After the first day of handling requests through Post-it notes, the project management firm Monday[dot]com offered to help them set up a database system to organize the process, she said. After that, they set up a logistics center and started working in the hotels for displaced people. 

“We were constantly reorganizing ourselves based on what was needed,” she said. “Every day felt like three months.”

Goldstein said she credits her command center’s success in helping people to two things: her father and her friends.

“My dad would come every day to the command center from Hoshaya [a town in northern Israel]. He’d drive down to Tel Aviv to stop me and tell me what to do, from ‘It’s time for a staff meeting’ to ‘You need to sit and eat,’” she said. “I also brought my friends here. Eighteen of them came and helped me set up the command center. Without them, I wouldn’t have been able to.”

Shir Goldstein, who led the Lev Echad humanitarian aid nonprofit's Tel Aviv command center, in an undated photograph.
Shir Goldstein, who led the Lev Echad humanitarian aid nonprofit’s Tel Aviv command center, in an undated photograph. (Courtesy/Lev Echad)

Once the command center wrapped up its work, Goldstein continued working with Ein Prat in Tel Aviv, setting up a center for at-risk youth from the displaced communities, which is opening now in the city’s port.

Goldstein said this is particularly necessary as the schools set up for the displaced communities — mainly from the city of Kiryat Shmona and other towns and villages along the Lebanese border — have struggled to get students to attend them regularly.

“Their school is in Gelilot [an area north of Tel Aviv], and it is a makeshift school in some high-tech firm’s offices. Those are some very difficult conditions,” she said. 

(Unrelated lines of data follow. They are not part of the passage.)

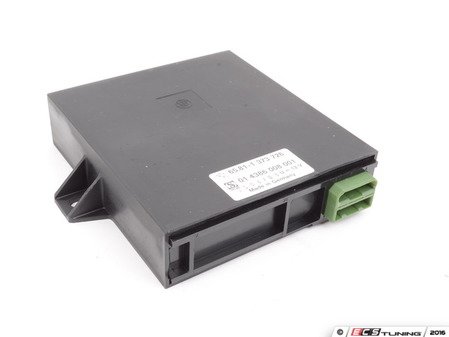 ES#183366 - 65811373726 - RELAY - (NO LONGER AVAILABLE) - Genuine BMW - 
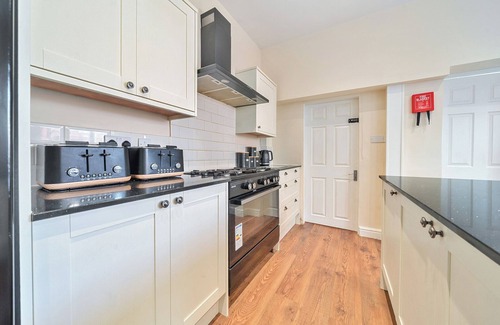 Bridlington Old Town Cottage | Bridlington Bay House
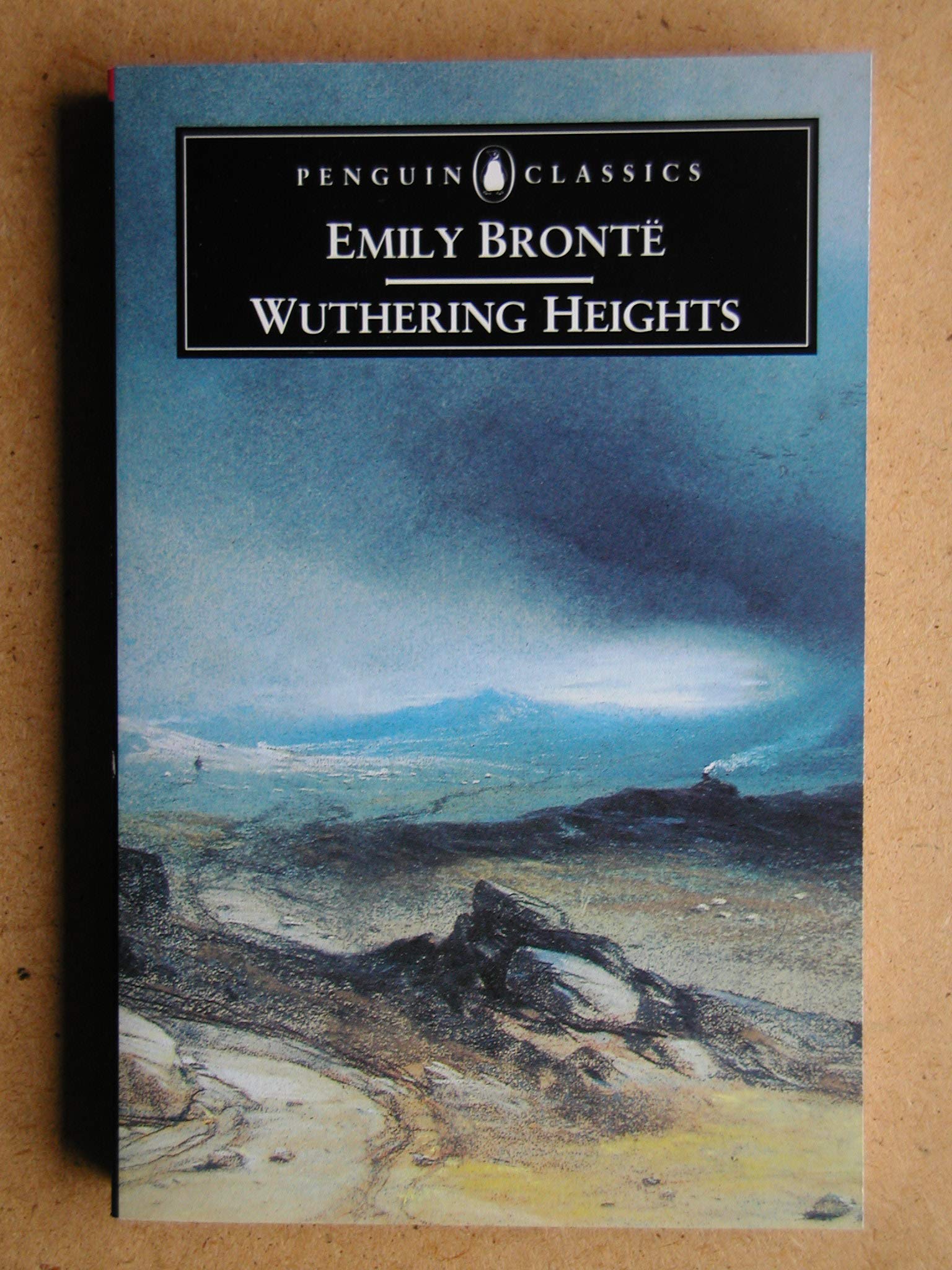 Wuthering Heights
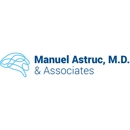 Manuel Astruc, M.D. & Associates - Physicians & Surgeons, Psychiatry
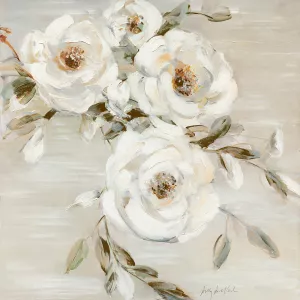 Blossoming Branch by Sally Swatland Oil Painting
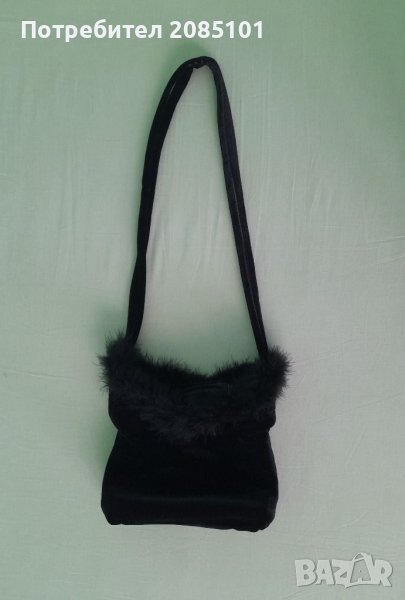 Дамска чанта, снимка 1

The center helps teenagers in 11th and 12th grade prepare for their army service, study for their exams and helps them find work in Tel Aviv. Goldstein and the other employees of the center visit the teenagers’ usual haunts and pick them up from there.

“We go to the beach, and gather them from the beach, or we go to the mall, and get them from the mall,” she said. “We have all kinds of methods to find them.”

Goldstein recalled getting the phone call from Transportation MInister Miri Regev, who organized the event, alerting her that she’d been chosen to light the torch on behalf of Lev Echad.

“I was in shock. I started laughing — that was my initial reaction,” she said. “I knew that Lev Echad had been given the opportunity to light a torch and that I was one of the candidates, but I didn’t think it would be me.”

Goldstein said that she principally saw herself as representing the organization, not just herself, at the ceremony. 

“I am excited for our organization, which is getting this recognition,” she said. “I feel like standing behind me [onstage] are tens of thousands of our volunteers, who on Oct. 7 were some of the first to show up for whatever was needed, from physical labor to office work.”

Besides her organization, Goldstein said she was also excited for her parents, who attended the ceremony with her. 

This year’s torchlighting ceremony has faced criticism both for the personal squabbling over it within the government and for deeper questions about the appropriateness of holding such a highly produced event at a time of national mourning. (In a rebuke of the official ceremony, a “torch-dousing ceremony” was held on Monday night in the northern town of Binyamina, with families of hostages and evacuees extinguishing flames to protest the government.)

Goldstein said she was aware of the issues but that they did not stop her from wanting to take part.

“It is very complicated,” she said. “The decision to go and to light the torch was primarily for our volunteers. I think about how much strength it gave to the people watching at home, that we are still working with the displaced people.”

Speaking to eJP after the ceremony had been filmed but before it had been broadcast, Goldstein added that the ceremony on Mount Herzl, Israel’s national cemetery, was subdued and respectful of the country’s current mood.

“There were no celebrations there. It was clearly felt that this wasn’t a celebration,” she said. “We were lighting these torches to show that there are also good things that happened here, that we can’t just sink into depression and need to give the country spirit.”